This doctoral thesis aims to validate new methods that increase the efficiency of sensor-based sorting processes for waste streams consisting of plastics. It deals with set boundaries on aggregate level; the plant level is not considered. The used equipment is the experimental sensor-based sorting setup at the Chair of Waste Processing Technology and Waste Management at Montanuniversität Leoben and the used sensor technology near-infrared spectroscopy.
Increasing the sorting efficiency can be done by optimizing the identification of the mechanical discharge of particles. Data analytics is shown as a solution to achieve optimization, therefore this thesis focuses on using data-analytics-related methods.

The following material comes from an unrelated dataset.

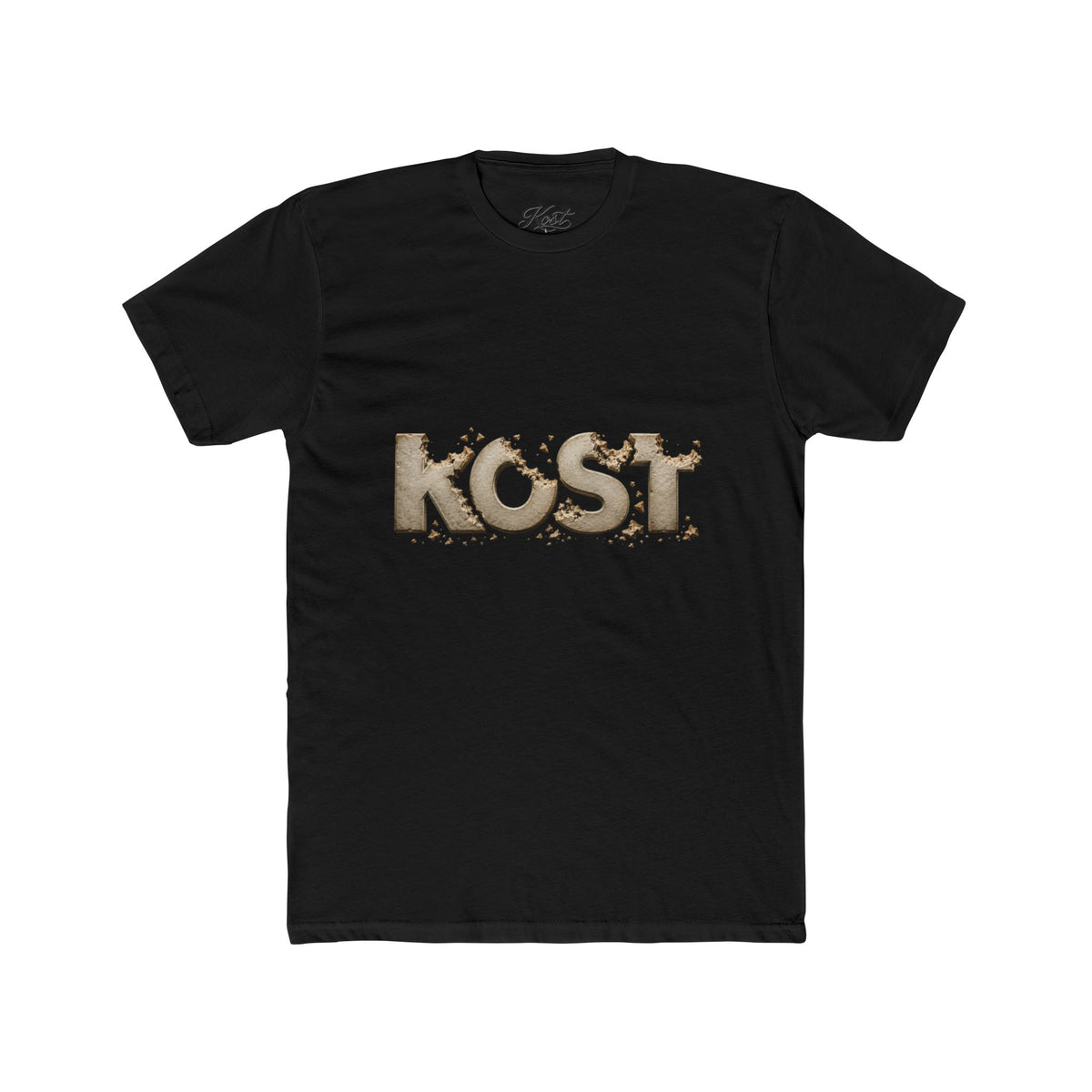 KOST Logo Tee — Distressed Vintage Lettering Cotton T-Shirt
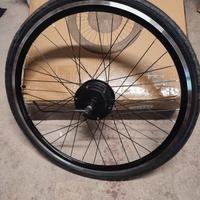Kit per la conversione di una bicicletta in bicicl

For optimizing the identification of particles, research is conducted in the fields:
•Influence of surface roughness
•Influence of reflectors as background material
•Usage of machine learning approaches
For optimizing the mechanical discharge of particles, research is conducted in the fields:
•Correlations between the input parameters (input composition, throughput rate) and the output parameters (purity, recovery, yield, incorrect discharged particles) of a sensor-based sorting process
•Mathematical approaches to describe the optimal operation point of a sensor-based sorting machine to achieve a specific sorting result
It is stated that this outcome allows a sorting plant to increase purity by using machine learning approaches to optimize the identification or running the plant on the optimal operation point, both without substantially adapting the plant. Superordinate considered these solutions help to increase the amount of recycled plastic so that less plastic waste is thermally treated.